Somewhere in my mind there is a seven year old boy sitting in a large rocking chair in a movie theater called a Bijou in downtown Clearwater Florida.
It's late summer, just before school. Having taken care of a big event in our family's lives - moving into a new home - the parents relent and take their three youthful boys to see this movie everyone's been gabbing about called Star Wars. The lads are familiar with some elements of science fiction - we've seen this thing called Star Trek on the teevee once or twice - but all we knew about the movie was from an ad campaign that showed spaceships blowing up and robots running around...
...It's archetypal, it's nostalgic, it's futuristic, it's action, it's space opera, it's primal emotional satisfaction. When Luke finishes that trench run and the Death Star blows up (oh shush I'm not spoiling a damn thing), the need among everyone in the audience to stand and cheer in victory is universal.
I'm remembering the good times again because today - May 25 - is the 40th anniversary when Star Wars officially came out. It actually got released to a handful of theaters because 20th Century Fox wasn't too sure it would do well and was just dumping it off into a summer season that tended to be quiet for the industry.
And then the whole thing blew up. Word of mouth spread. Kids, teens, and adults all flocked like mad to see a movie with incredible visual effects, impressive Wagnerian musical score by John Williams, and a faithful archetypal story. Millions went back for repeat viewings (home videotape was still years away from reaching the public, and waiting for movies to reach television took years). They released the movie to more theaters across the nation, where the demand overwhelmed the smaller places that hosted one or two (!) screens.
It rewired the entire film industry. Combined with a previous summer blockbuster Jaws, it convinced Hollywood that summertime was when blockbuster spectacles should be released. Special effects action movies dominated the production schedules. Movies were geared for kids and teens as much as possible. Multiplex theaters blossomed to match the demand (and supply as every studio raced to make their own Star Wars franchise hit).

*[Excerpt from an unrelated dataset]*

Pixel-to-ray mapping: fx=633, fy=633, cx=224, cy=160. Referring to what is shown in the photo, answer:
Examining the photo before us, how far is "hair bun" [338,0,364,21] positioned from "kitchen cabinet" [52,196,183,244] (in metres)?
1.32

That all didn't matter much to me at the time. It took awhile - the whole summer - to get to see it, but once my family had settled into our new home in Palm Harbor our parents were able to escort us to the theaters to watch it.
I didn't go completely geeky: my parents would indulge a little in the toys and the games, but they didn't buy every bit of merch that spawned around Lucas' empire. But I kept up with it, spread my interest to other SciFi and Fantasy 'Verses, and refreshed my geekery in the comics/graphic novel world as I grew into an adult.
I still hark back to my fanboy foundation, though, as evidenced by my prized lightsaber and showing up at local comic-cons dressed as a Jedi.
Man, forty years.
That Clearwater theater is long gone. Carrie Fisher and Kenny Baker too. But there's another Episode coming out this year, and with luck I'll live long enough to see Episode IX which promises to be the big finale.
The seven year old in me still geeks out.